Most major news organizations have embraced the need to incorporate social media, especially Twitter, into their broadcasting of current and breaking coverage. But just as the mainstream media gains their comfort in tweeting content, very few have learned to engage or garner feedback from their expansive audience.
That is one of the findings from The Pew Research Center's Project for Excellence in Journalism and The George Washington University's School of Media and Public Affairs joint study released Monday about the Twitter behavior of the mainstream media.
From the 13 major organization followed and the more than 3,600 tweet examined through the course of a week, it became clear that the media was great and promoting articles they wrote, but they did little to start a dialogue with their audience. The organizations examined were The Washington Post, The New York Times, USA Today, The Wall Street Journal, Arizona Republic, The Toledo Blade, NPR, CNN, Fox News, MSNBC, ABC News, Huffington Post and Daily Caller.
Pew found that 93% of the tweets examined linked to the organizations own articles or website. Then, only 6% linked to non-news website and a mere 1% linked to other news organization websites and less than 1% of tweets contained no links at all.
For a platform that touts its ability to connect people across the world and receive real-time feedback, these results show that mainstream news outlets have only grasped a limited way to use Twitter.
Journalists tool versus news distribution
I follow dozens of reporters from some of these news organizations, and they, for the most part, are far more interactive and engaging than their parent Twitter accounts. Part of the appeal of following people on Twitter is the knowledge that you can reply and create a conversation with the source of an article -- but organizations are less responsive than journalists to this level of engagement.
Pew, however, found that the 13 most-followed journalists in the mainstream media examined, only retweeted outside content 6% of the time and solicited information from the public only 3% of the time.
Many journalists on the platform, at least the one's I follow, use Twitter as a reporting tool to ask their hundreds or hundreds of thousands of followers questions about a topic or even post a request for tour guides or housing for their next abroad mission. These are valuable assets that news organizations could garner, if they loosen their focus a bit.
There are challenges with opening up the content they share and post on social media, since all mainstream news organizations have codes of conduct and ethics they need to follow to limit bias, but I think that asking open-ended questions and requesting feedback on coverage would be great, unbiased, places to start.
This study also found that across all the platforms looked at (print, network TV, cable, online and radio), the number of Twitter feeds that a given organization had differed drastically from a single handle to the Washington Posts' 98 specialized handles.

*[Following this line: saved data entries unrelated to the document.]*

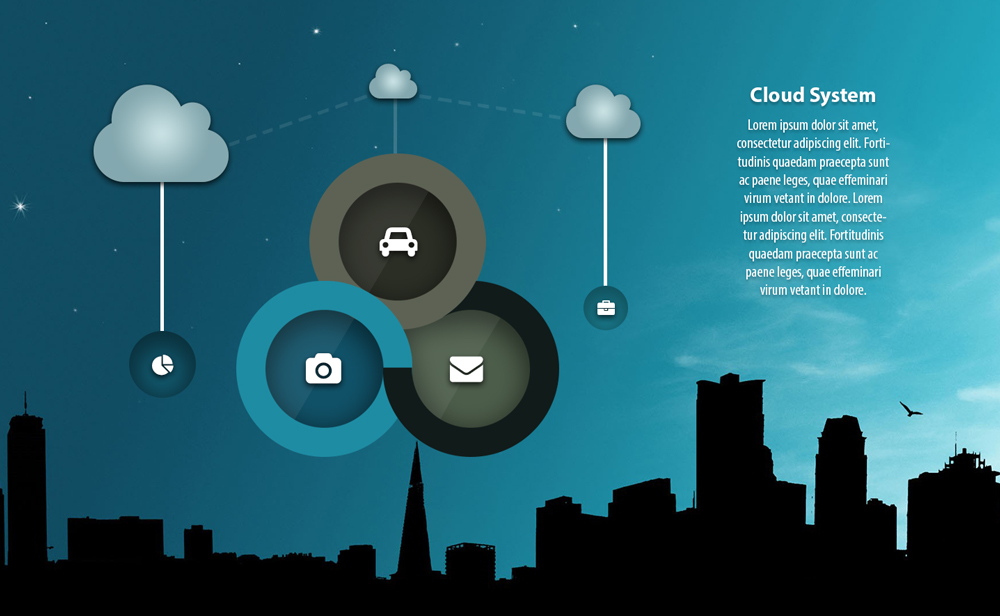 Cloud System

Lorem ipsum dolor sit amet, consectetur adipiscing elit. Fortitudinis quaedam praecepta sunt ac paene leges, quae effeminari virum vetant in dolore. Lorem ipsum dolor sit amet, consectetur adipiscing elit. Fortitudinis quaedam praecepta sunt ac paene leges, quae effeminari virum vetant in dolore.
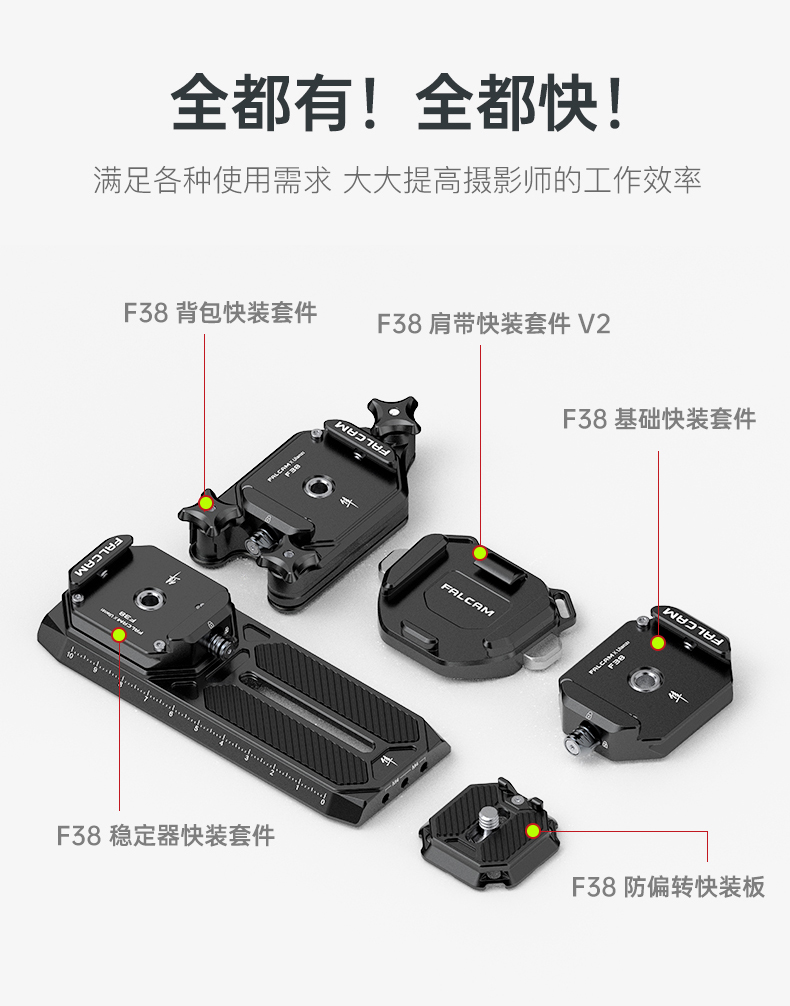 全都有！全都快！

满足各种使用需求 大大提高摄影师的工作效率

F38 背包快装套件

F38 肩带快装套件 V2

F38 基础快装套件

FALCAM

FALCAM F38

FALCAM

FALCAM F38

FALCAM

FALCAM F38

F38 稳定器快装套件

F38 防偏转快装板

The number of tweets daily, per feed, also was a wide margin of fewer than 10 tweets to nearly 100. Despite these stark differences, the behavior was very similar across the board.
While the study only looked at a single week in February, which doesn't give a very rich understanding of each group's overall Twitter presence, it does show that news organizations should look at interaction more than simple links. It seems obvious that media groups would self-promote their orignial content, but the "old thinking" that you shouldn't send your readers to outside sources is just that, old. Followers appriciate the best quality of content from the handles they follow and will return to sources that give them the richest experince -- even if they are sharing outside sources.
It may take a lot more time for new organizations to loosen-up their tight view of what should be broadcast from a media source, especially when journalism authorities, such as AP, are taking stances against adding comments to retweets actioned by the media. It is challenging to utilize social media and evolve with your audince, when journalism institiutions seem slow to adopt change. Hopefully, a few new drafts of social media policy and some reign-pulling by the journalists and news audience will guide news organizations into a more interactive space online.